Q: Can you recommend some books that can help me learn about personal finance and investing? A: To get started on your investing journey, here are a few books that I would recommend:
The Millionaire Next Door by Thomas Stanley and William Danko
The Little Book of Common Sense Investing by Jack Bogle
I Will Teach You To Be Rich by Ramit Sethi
A Random Walk Down Wall Street by Burton G. Malkiel
Q: How can I save money when I have student loans and other expenses? A: It’s about prioritizing your future self. Even if it’s just a small amount, saving consistently can make a big difference. For instance, if you save $100 a month starting at age 20, by age 65, you could have over $300,000, assuming a 7% annual return.
Q: Isn’t it better to pay off debt before saving? A: While paying off high-interest debt should be a priority, it’s also important to build the habit of saving. Even a small emergency fund can prevent you from going further into debt when unexpected expenses arise.
Q: Can I access my retirement funds before retirement? A: While it’s possible, it’s not advisable due to penalties and lost growth potential. For example, withdrawing $10,000 from your retirement account today could mean missing out on over $100,000 by the time you retire, assuming a 7% annual growth.
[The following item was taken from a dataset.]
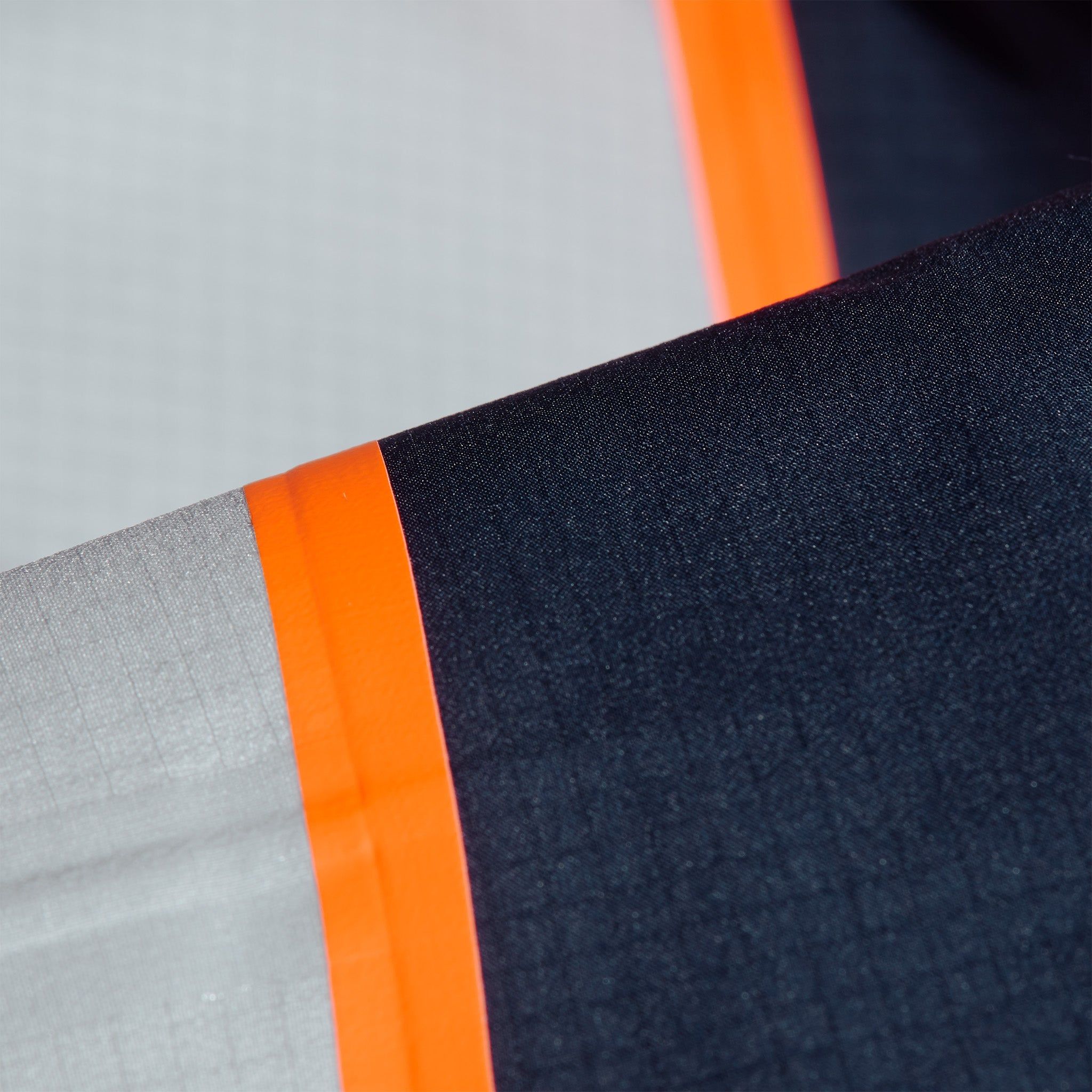 Nordwand Advanced Hardshell Hooded Jacket - Men's|-|Chandail à capuchon coquille rigide Nordwand Advanced - Homme sold by Altitude Sports product image thumbnail 3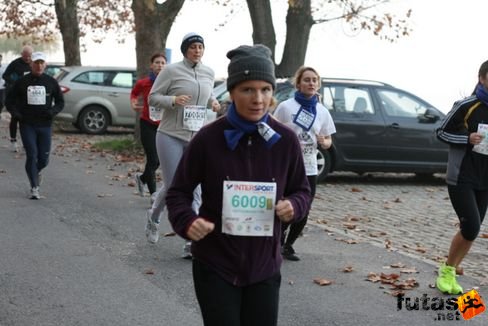 img_1119.jpg Balaton Maraton futás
Q: Why choose index funds or index ETFs? A: Index funds and index ETFs provide diversification, which reduces risk. Also, due to their lower expense ratio, index funds perform better than 90% of actively managed funds over the long term. Instead of betting on specific companies, you’re investing in a broad market. For example, an S&P 500 index fund gives you a piece of the top 500 companies in the U.S. including the magnificent 7.
Q: I just started my first job earning a $40,000 annual salary which I expect to grow at 3% per year. I plan to save 12.5% of my income. What would be the value of my retirement account when I turn 65?
A: Good plan! By the way, 12.5% is equivalent to 1 hour of your salary each day. This is a great start. You can increase it to 15%, 20% or even 25% as your income grows. For example, you may save half of your raises to increase savings, without compromising your lifestyle needs. At 12.5% saving rate, your account balance will be $1.6 million (see the breakdown in the table below).
Starting Age | 25 |
Retirement Age | 65 |
Annual Return (assumed) | 7% |
Starting Salary | $40,000 |
Annual Raise (assumed) | 3% |
% of Income Saved | 12.5% |
Total Saved | $393,316 |
Total Investment Returns | $1,194,771 |
Ending Balance | $1,588,087 |
% of Balance from Saving | 25% |
% of Balance from Investment Returns | 75% |

As you can see, 75% of the balance comes from investment returns. However, it requires you to save consistently and stay invested through the end, through market ups and downs. Note that the majority of the growth comes after you have built a large enough balance as you get closer to retirement age. For example, at 56, your account balance will be about $770,000 which more than doubles by the time you turn 65 (in the last 9 years)! So, again, saving consistently and staying the course all the way to retirement is key.
Note: You can use this spreadsheet to calculate your projected account balance based on your own data (make a copy to make it editable).
Feel free to post below any additional questions you may have.
Disclaimer: This article is not intended to be investment advice. Consult a duly licensed professional for investment advice. The contents of this article are for educational purposes only and do not constitute financial, accounting, tax, or legal advice. Past performance is no guarantee of future results.